June 22, 2023
An Australian auction house that sold an extensive collection of Nazi artefacts online has defended the sale by stating politicians were among the buyers.
Jewish groups are outraged at the sale of the “blood-stained items” that included signed pictures of Hitler, Himmler and Rommel, a striped concentration camp cap, a “Jewish winter overcoat” with yellow star attached, picture albums of dead soldiers and PoWs and personal photo albums of SS officers.
Danielle Elizabeth Auctions, based in Southport on the Gold Coast, promoted last weekend’s auction of 240 items under the banner: “Huge Militaria Sale. Get it Before History is Banned & Erased.”
The artefacts also included posters of Hitler, uniforms, helmets, daggers, antisemitic propaganda posters and a Nazi vase.
Danielle Elizabeth Auctions’ managing director, Dustin Sweeny, defended the Nazi sale, saying it was not illegal and “lots of politicians” had bought items.
“I can honestly say I’ve never even met a neo-Nazi. The people buying our historical artefacts are collectors, politicians, lawyers, emergency doctors and history professors,” he told Guardian Australia. “It’s legal, it isn’t illegal, we aren’t selling drugs to kids.”
When asked who the politicians were, Sweeny refused to provide further details, stating the auction house didn’t divulge the identity of purchasers.
“There are lots of politicians, but I can’t divulge names or what they buy, or how much they spend. Quite often we have buyers’ agents who make purchases for people’s collections, where they don’t want people out there screaming about it,” he said.
“Everyone is now trying to dig and find out who it is to point fingers, but I can’t divulge names or information about our buyers.”
The auction house’s description of Lot 158 – Jewish Concentration Camp and Atrocity Photos – reads in part: “Many of these are very disturbing to put it mildly … there are a number of very gruesome photos including Execution Photos, Piles of Dead Bodies, Firing Squad pictures, photos inside the Concentration camps including many prisoner profile pictures, and there is even an Original Jewish Passport included.” Following instructions on how to bid, the item description ends: “Thk You, and enjoy the sale.”
There is legislation before the federal parliament to ban the public display and sale of Nazi symbols.

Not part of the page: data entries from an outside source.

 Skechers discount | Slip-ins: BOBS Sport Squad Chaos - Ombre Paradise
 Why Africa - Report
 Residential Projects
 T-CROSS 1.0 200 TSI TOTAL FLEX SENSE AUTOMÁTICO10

The bill, introduced in mid-June, will make it an offence to seek to profit from such material in stores or online. It will not ban private ownership or transfers of artefacts that are not for profit.

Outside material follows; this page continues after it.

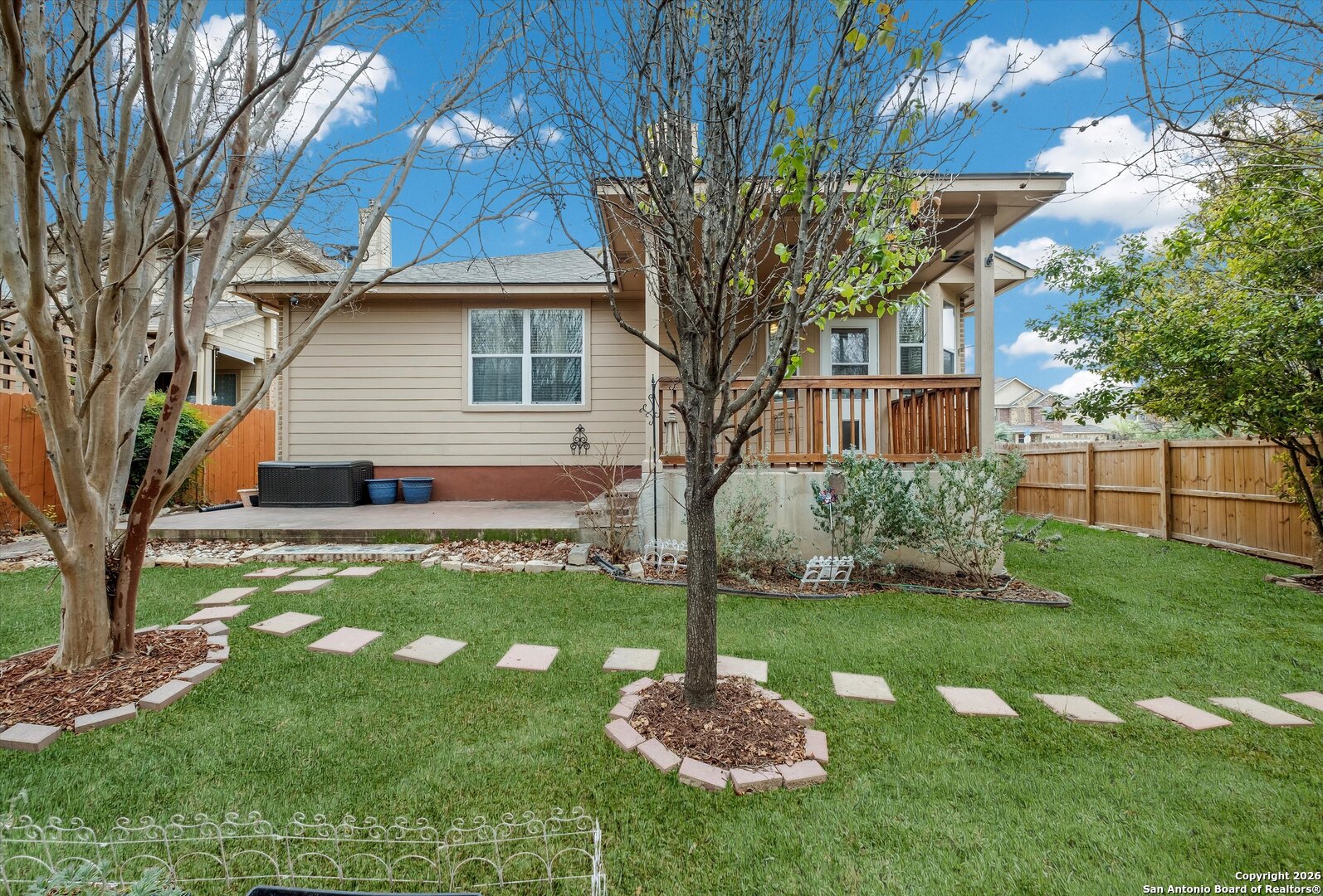 6403 Diego Lane San Antonio TX 78253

The federal attorney general, Mark Dreyfus, said on Thursday evening: “The government’s position on this could not be clearer. I’d have to ask why anybody would want to own these symbols that glorify hatred and the horrors of the Holocaust.”
The NSW Jewish Board of Deputies chief executive, Darren Bark, said he supported the legislation and such items should be used for “educational purposes” only.
“The NSW Jewish Board of Deputies welcomes the proposed federal legislation banning the trade of these symbols and continues to work to ensure that these disgusting auctions are illegal in NSW,” he said.
“Unless used for educational purposes or in other reasonable settings, Nazi symbols are a threat to our entire country and have no place in our tolerant, multicultural society.
“These symbols are chilling reminders of a horrific period in history and belong in museums to remember the horrors of the Holocaust, not flogged off to the highest bidder at auction.”
Bark said the artefacts were an affront to the Jewish community, Australian soldiers who fought the Nazis, their descendants, the LGBTQ+ community and “our democratic values”.
Another auction by David G Smith Auctions of Bathurst – scheduled for this weekend – also features Nazi memorabilia including helmets, pins, daggers and badges.
The auction house declined to comment when contacted on Thursday.
NSW, Victoria, Queensland, WA and Tasmania have all moved to ban the display of Nazi symbols in recent years in a bid to curb far-right extremism.